> _REQUIRED WORK_
Write the next part of the SSD caching and tiering article below, starting right after its final sentence.

> _DOCUMENT PASSAGE_
===============

Caching And Tiering: Intel Optane Memory H20 and Enmotus FuzeDrive SSD Reviewedby Billy Tallis on May 18, 2021 2:00 PM EST
- Posted in
- SSD Caching
- 3D XPoint
- Optane Memory
- Tiger Lake
The latest iteration of Intel's Optane Memory SSD caching is here. The new Optane Memory H20 is two NVMe drives in one, combining a 1TB QLC drive (derived from their recent 670p) with an updated 32GB Optane cache drive, all on one M.2 card. We're also taking a look at the Enmotus FuzeDrive SSD, a different take on the two-drives-in-one idea that augments its QLC with a dedicated pool of fast SLC NAND flash. Each of these drives is paired with software to intelligently manage data placement, putting heavily-used data on the faster, higher-endurance storage media. The overall goal of the two products is the same: to combine the affordable capacity of QLC NAND with the high-end performance and write endurance of SLC NAND or 3D XPoint memory.
SSD Caching History
There is a long history behind the general idea of combining fast and slow storage devices into one pool of storage that doesn't require end users to manually manage data placement. Caching of data in RAM is ubiquitous with CPUs having multiple levels of cache, and hard drives and some SSDs also having their own RAM caches, but all of those are temporary by nature. Persistent caches using a faster form of non-volatile storage has never been quite as pervasive, but there have been plenty of examples over the years.

===============

> _DATA EXTRACT_
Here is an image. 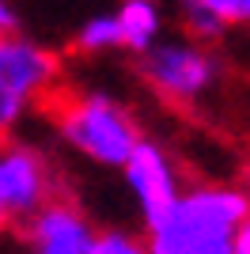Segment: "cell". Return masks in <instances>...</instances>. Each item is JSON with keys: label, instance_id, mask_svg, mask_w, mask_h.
<instances>
[{"label": "cell", "instance_id": "5b68a950", "mask_svg": "<svg viewBox=\"0 0 250 254\" xmlns=\"http://www.w3.org/2000/svg\"><path fill=\"white\" fill-rule=\"evenodd\" d=\"M50 197H57L50 156L31 140H0V235L19 232Z\"/></svg>", "mask_w": 250, "mask_h": 254}, {"label": "cell", "instance_id": "7a4b0ae2", "mask_svg": "<svg viewBox=\"0 0 250 254\" xmlns=\"http://www.w3.org/2000/svg\"><path fill=\"white\" fill-rule=\"evenodd\" d=\"M42 106L64 148L106 171L122 167L133 144L144 137L133 110L99 87H57Z\"/></svg>", "mask_w": 250, "mask_h": 254}, {"label": "cell", "instance_id": "6da1fadb", "mask_svg": "<svg viewBox=\"0 0 250 254\" xmlns=\"http://www.w3.org/2000/svg\"><path fill=\"white\" fill-rule=\"evenodd\" d=\"M250 212V190L239 182H197L144 228L152 254H235V228Z\"/></svg>", "mask_w": 250, "mask_h": 254}, {"label": "cell", "instance_id": "30bf717a", "mask_svg": "<svg viewBox=\"0 0 250 254\" xmlns=\"http://www.w3.org/2000/svg\"><path fill=\"white\" fill-rule=\"evenodd\" d=\"M91 254H152L148 251L144 232H129V228H99L95 232Z\"/></svg>", "mask_w": 250, "mask_h": 254}, {"label": "cell", "instance_id": "8992f818", "mask_svg": "<svg viewBox=\"0 0 250 254\" xmlns=\"http://www.w3.org/2000/svg\"><path fill=\"white\" fill-rule=\"evenodd\" d=\"M118 171H122V182H125V190H129V197H133V209H136V216H140L144 228L156 224L178 201V193L186 190L175 156L152 137L136 140L133 152L125 156V163Z\"/></svg>", "mask_w": 250, "mask_h": 254}, {"label": "cell", "instance_id": "52a82bcc", "mask_svg": "<svg viewBox=\"0 0 250 254\" xmlns=\"http://www.w3.org/2000/svg\"><path fill=\"white\" fill-rule=\"evenodd\" d=\"M27 254H91L95 228L91 216L72 201V197H50L19 228Z\"/></svg>", "mask_w": 250, "mask_h": 254}, {"label": "cell", "instance_id": "8fae6325", "mask_svg": "<svg viewBox=\"0 0 250 254\" xmlns=\"http://www.w3.org/2000/svg\"><path fill=\"white\" fill-rule=\"evenodd\" d=\"M205 11H212L231 34L235 31H250V0H193Z\"/></svg>", "mask_w": 250, "mask_h": 254}, {"label": "cell", "instance_id": "7c38bea8", "mask_svg": "<svg viewBox=\"0 0 250 254\" xmlns=\"http://www.w3.org/2000/svg\"><path fill=\"white\" fill-rule=\"evenodd\" d=\"M8 31H19V11H15L11 0H0V34Z\"/></svg>", "mask_w": 250, "mask_h": 254}, {"label": "cell", "instance_id": "3957f363", "mask_svg": "<svg viewBox=\"0 0 250 254\" xmlns=\"http://www.w3.org/2000/svg\"><path fill=\"white\" fill-rule=\"evenodd\" d=\"M61 53L23 31L0 34V140L15 137L23 122L61 87Z\"/></svg>", "mask_w": 250, "mask_h": 254}, {"label": "cell", "instance_id": "4fadbf2b", "mask_svg": "<svg viewBox=\"0 0 250 254\" xmlns=\"http://www.w3.org/2000/svg\"><path fill=\"white\" fill-rule=\"evenodd\" d=\"M235 254H250V212L243 216L239 228H235Z\"/></svg>", "mask_w": 250, "mask_h": 254}, {"label": "cell", "instance_id": "ba28073f", "mask_svg": "<svg viewBox=\"0 0 250 254\" xmlns=\"http://www.w3.org/2000/svg\"><path fill=\"white\" fill-rule=\"evenodd\" d=\"M114 19H118V50L133 53V57L152 50L167 34L163 0H122L114 8Z\"/></svg>", "mask_w": 250, "mask_h": 254}, {"label": "cell", "instance_id": "9c48e42d", "mask_svg": "<svg viewBox=\"0 0 250 254\" xmlns=\"http://www.w3.org/2000/svg\"><path fill=\"white\" fill-rule=\"evenodd\" d=\"M72 50L83 57H103V53L118 50V19L114 11H95L76 27L72 34Z\"/></svg>", "mask_w": 250, "mask_h": 254}, {"label": "cell", "instance_id": "277c9868", "mask_svg": "<svg viewBox=\"0 0 250 254\" xmlns=\"http://www.w3.org/2000/svg\"><path fill=\"white\" fill-rule=\"evenodd\" d=\"M136 64H140V80L171 106H193L208 99L224 76L220 46L193 42L186 34H178V38L163 34L152 50L136 57Z\"/></svg>", "mask_w": 250, "mask_h": 254}]
</instances>
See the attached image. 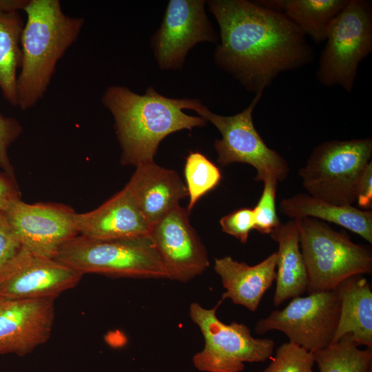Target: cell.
<instances>
[{"label": "cell", "instance_id": "1", "mask_svg": "<svg viewBox=\"0 0 372 372\" xmlns=\"http://www.w3.org/2000/svg\"><path fill=\"white\" fill-rule=\"evenodd\" d=\"M206 4L220 28L214 62L247 90L263 94L281 73L312 61L306 36L283 13L247 0Z\"/></svg>", "mask_w": 372, "mask_h": 372}, {"label": "cell", "instance_id": "2", "mask_svg": "<svg viewBox=\"0 0 372 372\" xmlns=\"http://www.w3.org/2000/svg\"><path fill=\"white\" fill-rule=\"evenodd\" d=\"M101 101L113 116L124 165L136 167L154 162L161 142L168 135L207 123L203 118L183 111L193 110L197 99L169 98L152 86L140 95L125 86L111 85Z\"/></svg>", "mask_w": 372, "mask_h": 372}, {"label": "cell", "instance_id": "3", "mask_svg": "<svg viewBox=\"0 0 372 372\" xmlns=\"http://www.w3.org/2000/svg\"><path fill=\"white\" fill-rule=\"evenodd\" d=\"M21 38V65L17 77L18 106L25 111L43 96L67 50L85 22L65 14L59 0H30Z\"/></svg>", "mask_w": 372, "mask_h": 372}, {"label": "cell", "instance_id": "4", "mask_svg": "<svg viewBox=\"0 0 372 372\" xmlns=\"http://www.w3.org/2000/svg\"><path fill=\"white\" fill-rule=\"evenodd\" d=\"M55 259L81 275L167 278L149 234L96 240L78 235L66 242Z\"/></svg>", "mask_w": 372, "mask_h": 372}, {"label": "cell", "instance_id": "5", "mask_svg": "<svg viewBox=\"0 0 372 372\" xmlns=\"http://www.w3.org/2000/svg\"><path fill=\"white\" fill-rule=\"evenodd\" d=\"M300 246L306 265L309 293L335 290L347 278L371 273L372 252L323 221L298 219Z\"/></svg>", "mask_w": 372, "mask_h": 372}, {"label": "cell", "instance_id": "6", "mask_svg": "<svg viewBox=\"0 0 372 372\" xmlns=\"http://www.w3.org/2000/svg\"><path fill=\"white\" fill-rule=\"evenodd\" d=\"M371 156L369 137L324 141L313 148L298 174L308 194L337 205H353L358 181Z\"/></svg>", "mask_w": 372, "mask_h": 372}, {"label": "cell", "instance_id": "7", "mask_svg": "<svg viewBox=\"0 0 372 372\" xmlns=\"http://www.w3.org/2000/svg\"><path fill=\"white\" fill-rule=\"evenodd\" d=\"M221 299L211 309L193 302L189 307L192 320L205 340L202 351L193 357L195 367L203 372H242L245 363L262 362L270 359L275 342L269 338H256L242 323L223 322L216 315Z\"/></svg>", "mask_w": 372, "mask_h": 372}, {"label": "cell", "instance_id": "8", "mask_svg": "<svg viewBox=\"0 0 372 372\" xmlns=\"http://www.w3.org/2000/svg\"><path fill=\"white\" fill-rule=\"evenodd\" d=\"M320 56L317 79L324 86L353 88L360 62L372 51V7L349 0L332 23Z\"/></svg>", "mask_w": 372, "mask_h": 372}, {"label": "cell", "instance_id": "9", "mask_svg": "<svg viewBox=\"0 0 372 372\" xmlns=\"http://www.w3.org/2000/svg\"><path fill=\"white\" fill-rule=\"evenodd\" d=\"M262 94H255L249 105L233 116L213 113L200 101L193 110L206 121L212 123L221 134L214 142L217 162L221 166L234 163L249 164L256 170L255 180H285L289 173L287 161L267 146L256 129L253 112Z\"/></svg>", "mask_w": 372, "mask_h": 372}, {"label": "cell", "instance_id": "10", "mask_svg": "<svg viewBox=\"0 0 372 372\" xmlns=\"http://www.w3.org/2000/svg\"><path fill=\"white\" fill-rule=\"evenodd\" d=\"M340 313L336 290L309 293L292 298L282 309L260 319L257 334L271 331L283 333L289 342L314 353L332 342Z\"/></svg>", "mask_w": 372, "mask_h": 372}, {"label": "cell", "instance_id": "11", "mask_svg": "<svg viewBox=\"0 0 372 372\" xmlns=\"http://www.w3.org/2000/svg\"><path fill=\"white\" fill-rule=\"evenodd\" d=\"M204 0H170L150 47L158 67L181 70L189 51L200 42L217 43L218 37L206 12Z\"/></svg>", "mask_w": 372, "mask_h": 372}, {"label": "cell", "instance_id": "12", "mask_svg": "<svg viewBox=\"0 0 372 372\" xmlns=\"http://www.w3.org/2000/svg\"><path fill=\"white\" fill-rule=\"evenodd\" d=\"M82 277L56 259L35 254L22 247L0 269V298L55 300L75 287Z\"/></svg>", "mask_w": 372, "mask_h": 372}, {"label": "cell", "instance_id": "13", "mask_svg": "<svg viewBox=\"0 0 372 372\" xmlns=\"http://www.w3.org/2000/svg\"><path fill=\"white\" fill-rule=\"evenodd\" d=\"M75 211L57 203L29 204L21 199L4 211L21 245L28 251L55 258L60 249L79 235Z\"/></svg>", "mask_w": 372, "mask_h": 372}, {"label": "cell", "instance_id": "14", "mask_svg": "<svg viewBox=\"0 0 372 372\" xmlns=\"http://www.w3.org/2000/svg\"><path fill=\"white\" fill-rule=\"evenodd\" d=\"M189 212L180 205L151 227L149 236L168 279L187 282L209 267L207 250L189 220Z\"/></svg>", "mask_w": 372, "mask_h": 372}, {"label": "cell", "instance_id": "15", "mask_svg": "<svg viewBox=\"0 0 372 372\" xmlns=\"http://www.w3.org/2000/svg\"><path fill=\"white\" fill-rule=\"evenodd\" d=\"M54 316V299L0 298V355L23 357L47 342Z\"/></svg>", "mask_w": 372, "mask_h": 372}, {"label": "cell", "instance_id": "16", "mask_svg": "<svg viewBox=\"0 0 372 372\" xmlns=\"http://www.w3.org/2000/svg\"><path fill=\"white\" fill-rule=\"evenodd\" d=\"M74 223L79 235L96 240L145 235L151 229L125 186L96 209L76 212Z\"/></svg>", "mask_w": 372, "mask_h": 372}, {"label": "cell", "instance_id": "17", "mask_svg": "<svg viewBox=\"0 0 372 372\" xmlns=\"http://www.w3.org/2000/svg\"><path fill=\"white\" fill-rule=\"evenodd\" d=\"M125 187L150 227L188 196L178 173L155 162L136 167Z\"/></svg>", "mask_w": 372, "mask_h": 372}, {"label": "cell", "instance_id": "18", "mask_svg": "<svg viewBox=\"0 0 372 372\" xmlns=\"http://www.w3.org/2000/svg\"><path fill=\"white\" fill-rule=\"evenodd\" d=\"M276 262V252L252 266L231 256L215 258L214 269L225 289L222 300L230 299L236 304L256 311L275 281Z\"/></svg>", "mask_w": 372, "mask_h": 372}, {"label": "cell", "instance_id": "19", "mask_svg": "<svg viewBox=\"0 0 372 372\" xmlns=\"http://www.w3.org/2000/svg\"><path fill=\"white\" fill-rule=\"evenodd\" d=\"M269 235L278 245L273 302L279 307L307 291V272L300 246L298 219L280 222Z\"/></svg>", "mask_w": 372, "mask_h": 372}, {"label": "cell", "instance_id": "20", "mask_svg": "<svg viewBox=\"0 0 372 372\" xmlns=\"http://www.w3.org/2000/svg\"><path fill=\"white\" fill-rule=\"evenodd\" d=\"M340 313L331 344L350 335L355 344L372 349V290L362 275L349 277L335 289Z\"/></svg>", "mask_w": 372, "mask_h": 372}, {"label": "cell", "instance_id": "21", "mask_svg": "<svg viewBox=\"0 0 372 372\" xmlns=\"http://www.w3.org/2000/svg\"><path fill=\"white\" fill-rule=\"evenodd\" d=\"M280 212L291 219L315 218L340 225L372 243V211L353 205H337L306 193L283 198Z\"/></svg>", "mask_w": 372, "mask_h": 372}, {"label": "cell", "instance_id": "22", "mask_svg": "<svg viewBox=\"0 0 372 372\" xmlns=\"http://www.w3.org/2000/svg\"><path fill=\"white\" fill-rule=\"evenodd\" d=\"M283 13L315 43L325 41L329 28L349 0H267L257 1Z\"/></svg>", "mask_w": 372, "mask_h": 372}, {"label": "cell", "instance_id": "23", "mask_svg": "<svg viewBox=\"0 0 372 372\" xmlns=\"http://www.w3.org/2000/svg\"><path fill=\"white\" fill-rule=\"evenodd\" d=\"M24 24L19 12H0V90L6 101L14 107L18 106L17 70L21 65Z\"/></svg>", "mask_w": 372, "mask_h": 372}, {"label": "cell", "instance_id": "24", "mask_svg": "<svg viewBox=\"0 0 372 372\" xmlns=\"http://www.w3.org/2000/svg\"><path fill=\"white\" fill-rule=\"evenodd\" d=\"M319 372H369L372 349H360L350 335L313 353Z\"/></svg>", "mask_w": 372, "mask_h": 372}, {"label": "cell", "instance_id": "25", "mask_svg": "<svg viewBox=\"0 0 372 372\" xmlns=\"http://www.w3.org/2000/svg\"><path fill=\"white\" fill-rule=\"evenodd\" d=\"M184 176L189 198V212L200 198L219 184L222 177L219 168L199 152H191L187 156Z\"/></svg>", "mask_w": 372, "mask_h": 372}, {"label": "cell", "instance_id": "26", "mask_svg": "<svg viewBox=\"0 0 372 372\" xmlns=\"http://www.w3.org/2000/svg\"><path fill=\"white\" fill-rule=\"evenodd\" d=\"M261 372H316L313 353L288 341L279 346Z\"/></svg>", "mask_w": 372, "mask_h": 372}, {"label": "cell", "instance_id": "27", "mask_svg": "<svg viewBox=\"0 0 372 372\" xmlns=\"http://www.w3.org/2000/svg\"><path fill=\"white\" fill-rule=\"evenodd\" d=\"M260 198L253 209L254 229L269 234L280 223L276 212V198L278 183L268 180L265 182Z\"/></svg>", "mask_w": 372, "mask_h": 372}, {"label": "cell", "instance_id": "28", "mask_svg": "<svg viewBox=\"0 0 372 372\" xmlns=\"http://www.w3.org/2000/svg\"><path fill=\"white\" fill-rule=\"evenodd\" d=\"M220 225L223 232L237 238L241 243L247 242L254 229L253 209L241 208L222 217Z\"/></svg>", "mask_w": 372, "mask_h": 372}, {"label": "cell", "instance_id": "29", "mask_svg": "<svg viewBox=\"0 0 372 372\" xmlns=\"http://www.w3.org/2000/svg\"><path fill=\"white\" fill-rule=\"evenodd\" d=\"M21 132L22 126L18 120L0 113V168L12 176H14V167L8 156V149Z\"/></svg>", "mask_w": 372, "mask_h": 372}, {"label": "cell", "instance_id": "30", "mask_svg": "<svg viewBox=\"0 0 372 372\" xmlns=\"http://www.w3.org/2000/svg\"><path fill=\"white\" fill-rule=\"evenodd\" d=\"M21 248L22 245L11 228L4 211H0V269Z\"/></svg>", "mask_w": 372, "mask_h": 372}, {"label": "cell", "instance_id": "31", "mask_svg": "<svg viewBox=\"0 0 372 372\" xmlns=\"http://www.w3.org/2000/svg\"><path fill=\"white\" fill-rule=\"evenodd\" d=\"M21 199L20 190L14 176L0 173V211H5L14 202Z\"/></svg>", "mask_w": 372, "mask_h": 372}, {"label": "cell", "instance_id": "32", "mask_svg": "<svg viewBox=\"0 0 372 372\" xmlns=\"http://www.w3.org/2000/svg\"><path fill=\"white\" fill-rule=\"evenodd\" d=\"M356 202L361 208L372 207V163L365 167L356 186Z\"/></svg>", "mask_w": 372, "mask_h": 372}, {"label": "cell", "instance_id": "33", "mask_svg": "<svg viewBox=\"0 0 372 372\" xmlns=\"http://www.w3.org/2000/svg\"><path fill=\"white\" fill-rule=\"evenodd\" d=\"M30 0H0V12H12L23 10Z\"/></svg>", "mask_w": 372, "mask_h": 372}, {"label": "cell", "instance_id": "34", "mask_svg": "<svg viewBox=\"0 0 372 372\" xmlns=\"http://www.w3.org/2000/svg\"><path fill=\"white\" fill-rule=\"evenodd\" d=\"M369 372H372V370L369 371Z\"/></svg>", "mask_w": 372, "mask_h": 372}]
</instances>
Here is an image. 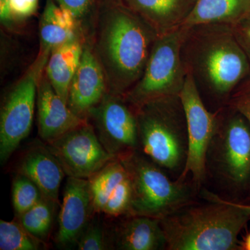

===============

> _ANSWER TO THE PROBLEM_
In the consumer space, caching was of great interest when SSDs first started to go mainstream: they were far faster than hard drives, but not yet large enough to be used as a complete replacement for hard drives. Intel implemented Smart Response Technology (SRT) into their Rapid Storage Technology (RST) drivers starting a decade ago with the Z68 chipset for Sandy Bridge. Hard drive manufacturers also introduced hybrid drives, but with such pitifully small NAND flash caches that they weren't of much use.
More recently, the migration of SSDs to store more bits of data per physical memory cell has led to consumer SSDs implementing their own transparent caching. All consumer SSDs using TLC or QLC NAND manage a cache layer that operates a portion of the storage as SLC (or occasionally MLC)—less dense, but faster.
Intel made another big push for SSD caching with their first Optane devices to hit the consumer market: tiny M.2 drives equipped with the promising new 3D XPoint memory, and rather confusingly branded Optane Memory as if they were DRAM alternatives instead of NVMe SSDs. Intel initially pitched these as cache devices for use in front of hard drives. The implementation of Optane Memory built on their RST work, but came with new platform requirements: motherboard firmware had to be able to understand the caching system in order to properly load an operating system from a cached volume, and that firmware support was only provided on Kaby Lake and newer platforms. The Optane + hard drive strategy never saw huge success; the continuing transition to TLC NAND meant SSDs that were big enough and fast enough became widely affordable. Multiple-drive caching setups were also a poor fit for the size and power constraints of notebooks. Optane caching in front of TLC NAND was possible, but not really worth the cost and complexity, especially with SLC caching working pretty well for mainstream single-drive setups.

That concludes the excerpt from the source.